Страх был очень наглядно продемонстрирован в ходе заседания Совета Безопасности накануне начала «спецоперации» в Украине. Там было видно, как все эти люди боятся Путина. Для них риск быть наказанными гораздо выше, чем для простых граждан.
— Можно ли предположить, что вчерашняя речь Путина — это сигнал о том, что раз блицкрига в Украине не получилось, сейчас займутся нелояльными внутри России? Следует ожидать усиления репрессий?
— Если мы посмотрим назад, то увидим, как смена власти в Украине в 2014 году стала триггером ужесточения репрессивного законодательства в России. Я думаю, что ужесточения политики государства по отношению к инакомыслящим стоит ожидать и дальше.
Я не берусь судить, какие формы оно примет, но мы это уже видим по новым законам об уголовном наказании за распространение нежелательной информации, по закрытию последних независимых СМИ. Этот процесс будет усугубляться и дальше.
Но помимо карательной функции репрессии выполняют и важные сигнальные функции. Задача не только наказать тех, кто неправильно себя ведет, но и продемонстрировать окружающим, что если они будут так себя вести, их тоже ждет наказание. Эти функции репрессии выполняют вполне успешно. Люди уже много раз подумают, прежде чем подписывать какие-то протестные письма, выходить на уличные акции, и так далее.
— В речи Путина звучали слова про «народ», который сам найдет «предателей». Стоит ждать потока доносов или каких-нибудь новых «отрядов дружинников»?

━━━━

Задание:
Ответьте на вопросы по фрагменту интервью.
(а) На каком заседании, согласно фрагменту интервью, был очень наглядно продемонстрирован страх?
(б) Какое событие 2014 года названо триггером ужесточения репрессивного законодательства в России?
(в) Какие функции, помимо карательной, выполняют репрессии?

Выдержка из данных:

━━━━

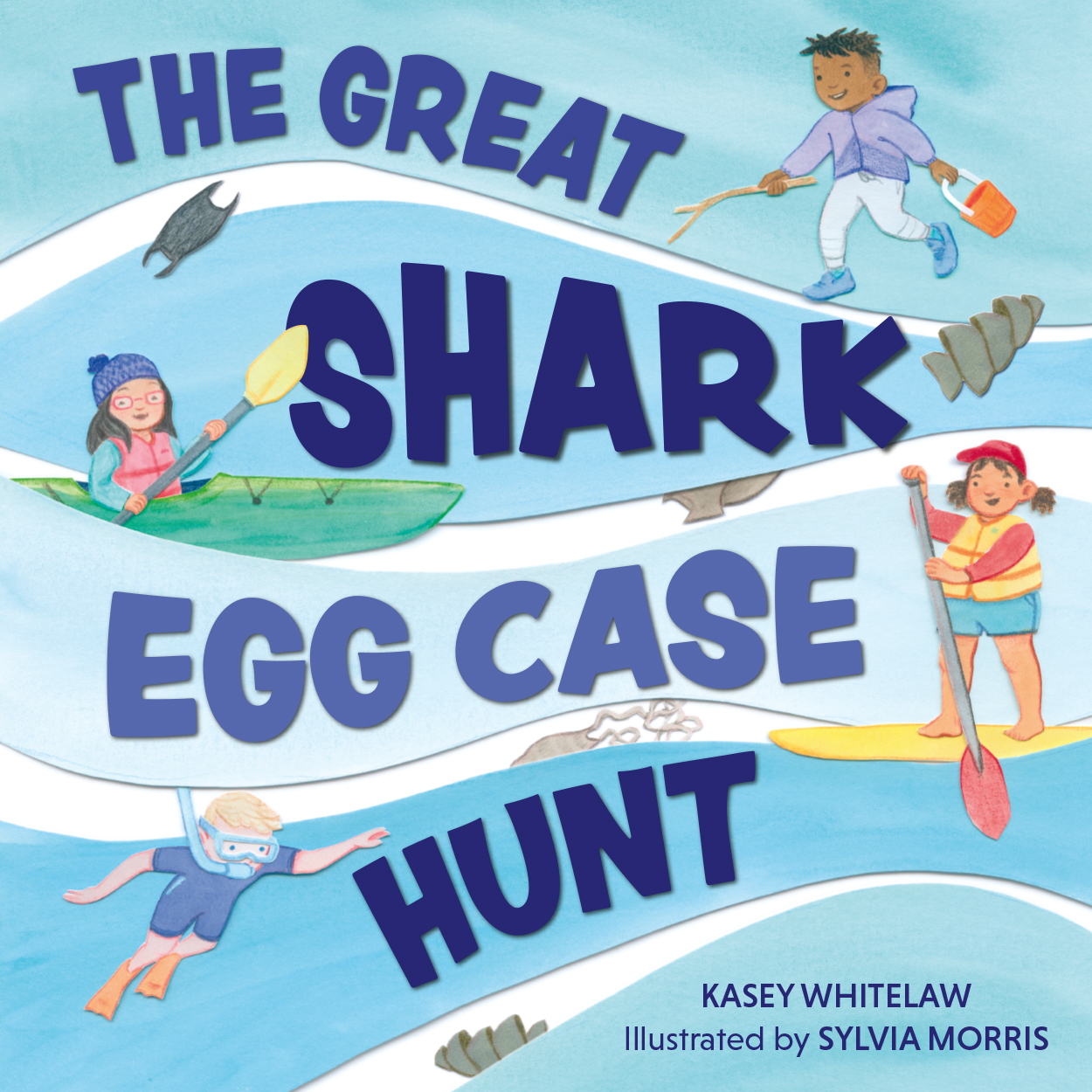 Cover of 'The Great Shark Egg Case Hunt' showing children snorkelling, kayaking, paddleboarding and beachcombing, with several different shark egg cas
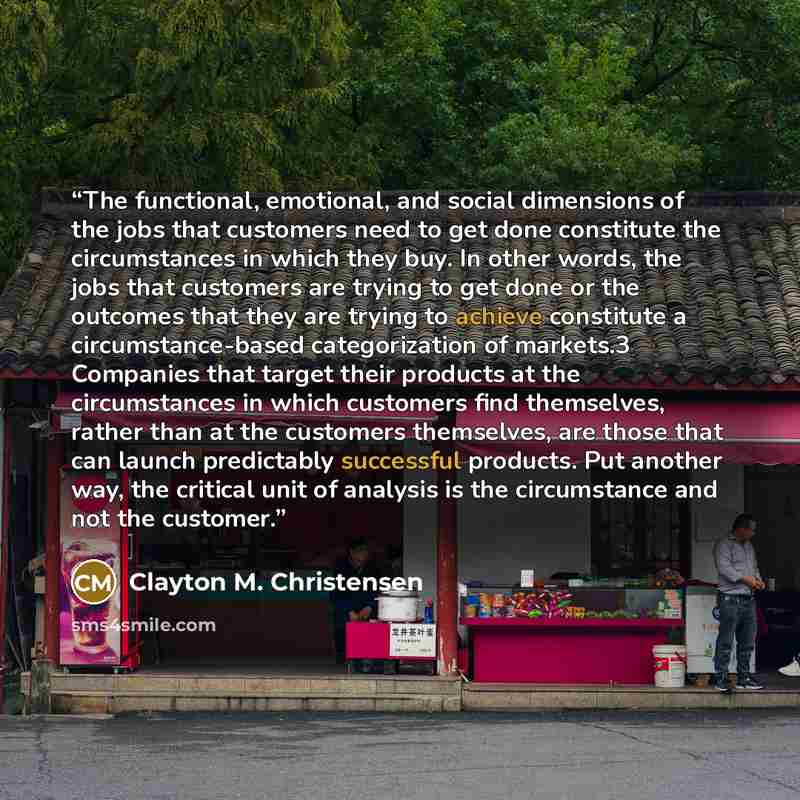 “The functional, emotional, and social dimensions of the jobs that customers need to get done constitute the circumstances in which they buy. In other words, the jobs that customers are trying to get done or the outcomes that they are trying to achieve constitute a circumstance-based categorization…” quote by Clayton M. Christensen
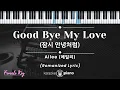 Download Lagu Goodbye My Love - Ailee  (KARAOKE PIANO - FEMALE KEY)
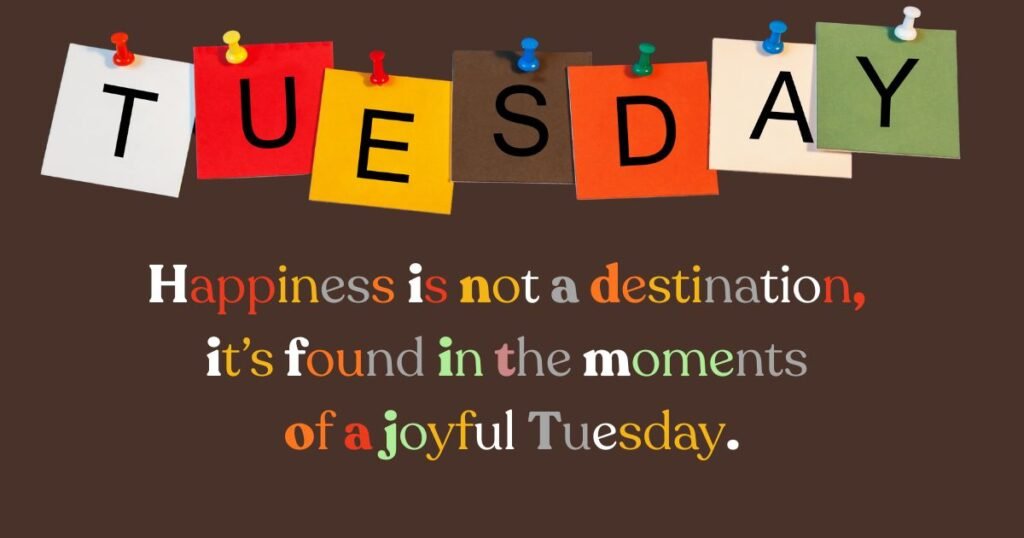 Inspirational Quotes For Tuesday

━━━━

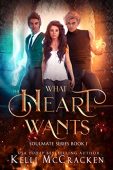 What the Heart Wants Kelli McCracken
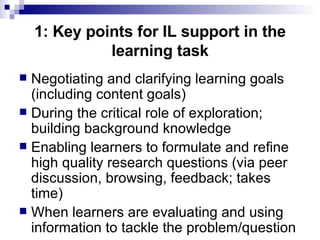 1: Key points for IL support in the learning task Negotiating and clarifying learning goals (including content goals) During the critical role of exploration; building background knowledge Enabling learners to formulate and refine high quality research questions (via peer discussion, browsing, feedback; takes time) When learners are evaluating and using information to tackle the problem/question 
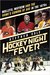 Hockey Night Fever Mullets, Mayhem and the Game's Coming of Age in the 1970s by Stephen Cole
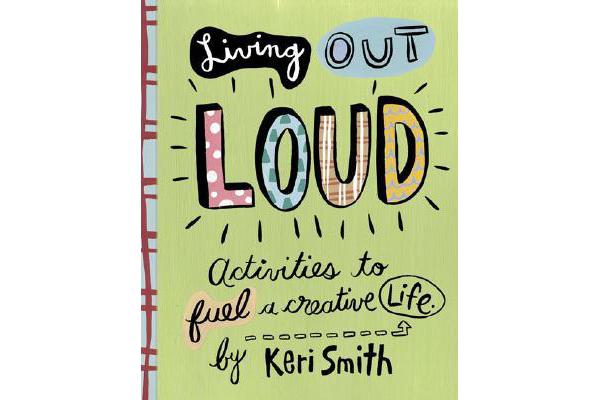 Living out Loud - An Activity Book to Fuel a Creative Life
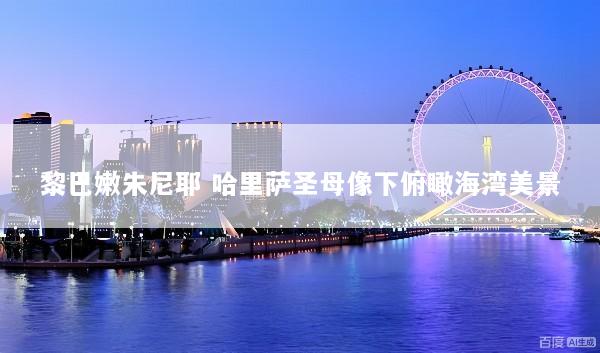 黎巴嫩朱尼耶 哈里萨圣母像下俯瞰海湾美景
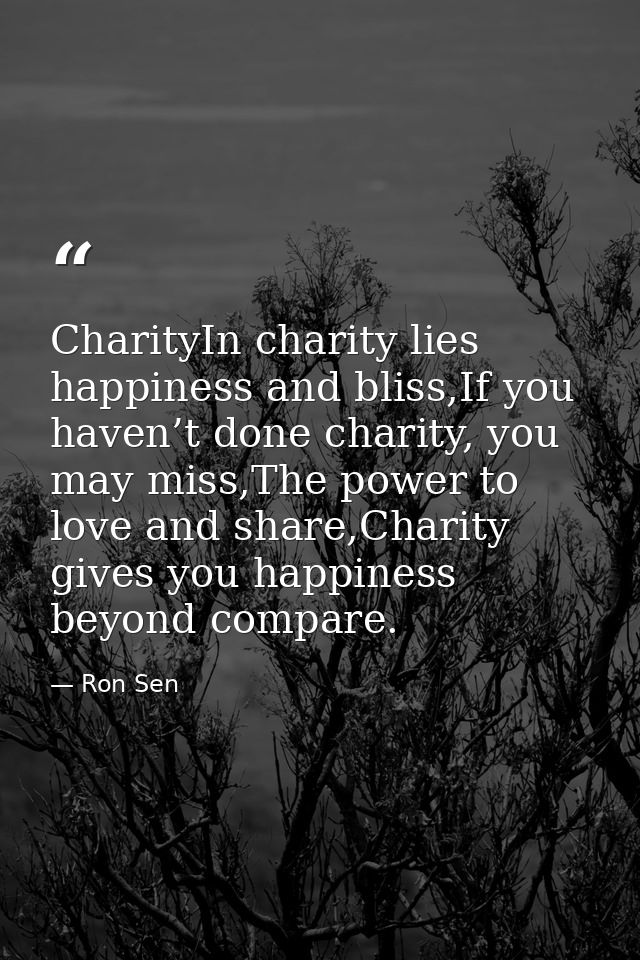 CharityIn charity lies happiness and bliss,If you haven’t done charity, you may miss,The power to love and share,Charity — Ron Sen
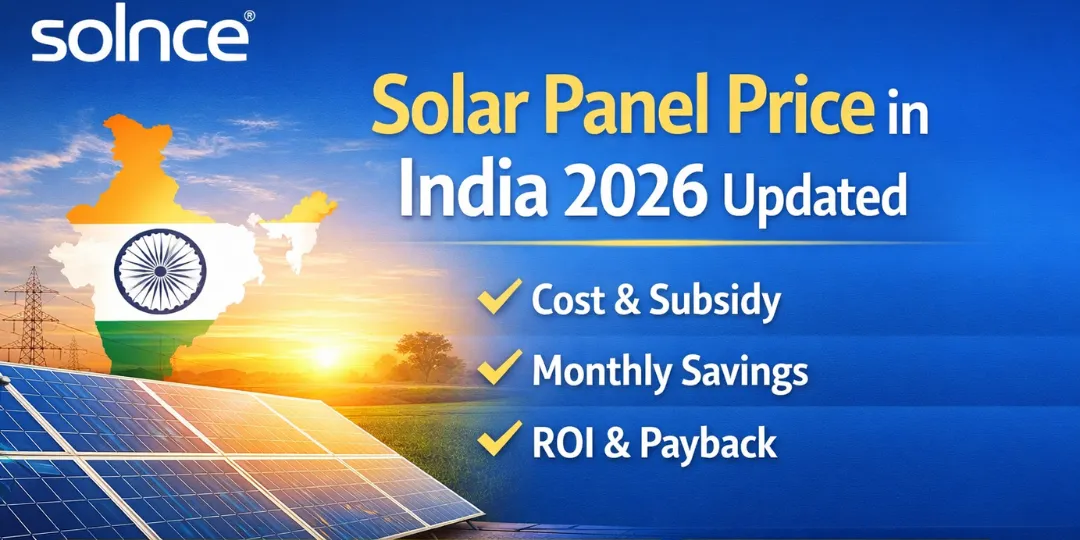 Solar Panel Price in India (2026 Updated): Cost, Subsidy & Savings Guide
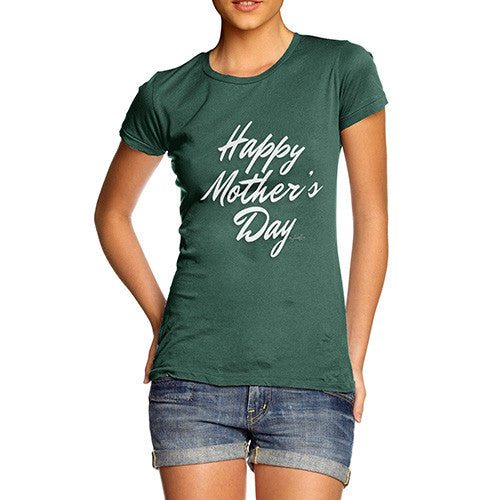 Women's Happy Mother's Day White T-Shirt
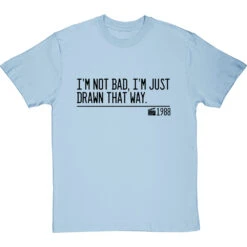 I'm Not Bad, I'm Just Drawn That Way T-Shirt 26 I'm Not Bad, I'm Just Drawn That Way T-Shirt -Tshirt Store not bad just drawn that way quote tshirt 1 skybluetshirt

━━━━

Ответ к заданию:
(а) Страх был продемонстрирован на заседании Совета Безопасности накануне начала «спецоперации» в Украине.
(б) Триггером стала смена власти в Украине в 2014 году.
(в) Помимо карательной функции, репрессии выполняют важные сигнальные функции.